Voici le deuxième volet.
Plusieurs fois, on m’a posé des questions étranges sur le fait que je traduise des voix féminines comme celles de Sofi Oksanen et de ses personnages, et tant d’autres… Des critiques ont fait part d’une certaine surprise en constatant que ces romans « féminins » étaient traduits par « un homme ». C’est une considération qui m’a vraiment laissé perplexe, tant la vision du monde qu’elle révèle est aux antipodes de la mienne et de ma façon de travailler. Quand j’écris (donc quand je traduis), je ne suis pas plus masculin qu’autre chose, je ne suis qu’un vecteur : je suis possédé tour à tour par chaque personnage, chaque narrateur… Si c’est une traduction, je suis habité aussi par l’auteur, de même que l’auteur a été habité par eux, etc. La seule condition, c’est peut-être que l’auteur et moi soyons deux « humains ».
De même, on me demande souvent pourquoi je traduis de la littérature finnoise. Est-ce que j’ai des liens familiaux, affectifs, avec la Finlande ? Non. Je ne traduis pas spécialement des voix finnoises : je traduis des voix humaines.
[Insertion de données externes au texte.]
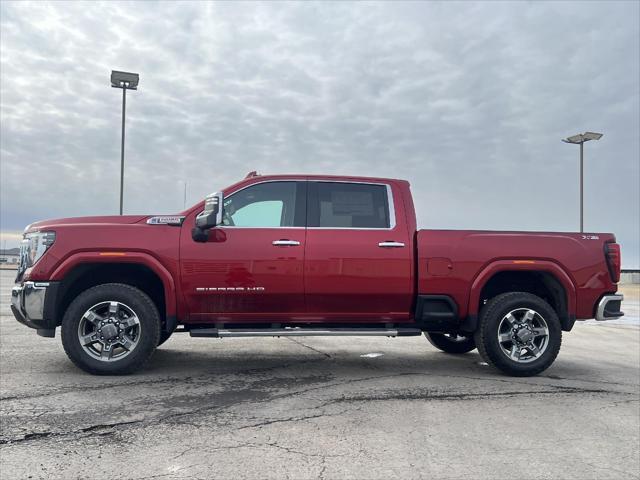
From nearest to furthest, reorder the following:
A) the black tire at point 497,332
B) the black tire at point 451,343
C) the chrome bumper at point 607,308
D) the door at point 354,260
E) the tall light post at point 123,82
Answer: the door at point 354,260
the black tire at point 497,332
the chrome bumper at point 607,308
the black tire at point 451,343
the tall light post at point 123,82

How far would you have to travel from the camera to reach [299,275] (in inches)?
229

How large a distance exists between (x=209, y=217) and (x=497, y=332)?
10.9ft

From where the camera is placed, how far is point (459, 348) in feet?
25.4

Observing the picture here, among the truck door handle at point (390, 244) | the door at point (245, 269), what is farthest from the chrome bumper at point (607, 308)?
the door at point (245, 269)

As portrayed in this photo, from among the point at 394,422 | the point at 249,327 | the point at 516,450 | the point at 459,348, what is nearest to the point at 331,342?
the point at 459,348

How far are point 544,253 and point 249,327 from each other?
134 inches

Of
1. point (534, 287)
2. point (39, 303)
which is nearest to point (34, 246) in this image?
point (39, 303)

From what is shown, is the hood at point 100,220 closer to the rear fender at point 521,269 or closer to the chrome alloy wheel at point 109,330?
the chrome alloy wheel at point 109,330

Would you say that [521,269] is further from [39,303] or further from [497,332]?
[39,303]

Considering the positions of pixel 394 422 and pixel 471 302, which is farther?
pixel 471 302

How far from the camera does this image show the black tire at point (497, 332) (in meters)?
6.01

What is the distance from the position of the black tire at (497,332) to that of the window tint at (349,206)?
1.51 metres

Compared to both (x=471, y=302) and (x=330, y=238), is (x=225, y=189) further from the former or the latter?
(x=471, y=302)

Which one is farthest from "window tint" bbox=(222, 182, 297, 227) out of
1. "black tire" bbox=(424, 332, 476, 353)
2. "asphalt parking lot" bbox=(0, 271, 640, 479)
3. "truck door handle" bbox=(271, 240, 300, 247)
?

Selon un autre préjugé courant, le processus de traduction consisterait à partir d’un texte pour en produire directement un autre. C’est une drôle d’idée, très éloignée de la réalité, du moins si l’on parle de créations littéraires. Pour traduire, il faut remonter à la source. Or la source n’est pas le texte original ! Ce dernier est au contraire l’aboutissement d’un cheminement de création : il faut donc refaire à l’envers tout ce chemin pour se plonger dans l’esprit de l’auteur. Et c’est là que la traduction littéraire n’est pas automatisable : remplacer un mot par un autre, transformer une syntaxe en une autre, c’est à la portée d’un algorithme ; mais se plonger dans l’esprit d’autrui et, réciproquement, s’en laisser pénétrer, c’est une expérience qu’on pourrait qualifier de « chamanique », qui fait appel à des mécanismes spirituels qui sont, par nature, irrationnels, donc non automatisables. Autrement dit, la traduction littéraire – à mon avis – exige une faculté d’empathie véritablement fusionnelle, presque maladive. L’auteur et le traducteur partagent une intimité exceptionnelle, entre eux, et avec chacun des personnages, chaque voix, chaque esprit en présence… jusqu’à ne plus très bien savoir qui on est et où on est. Une expérience chamanique, je disais. Une expérience sacrément schizophrène, aussi.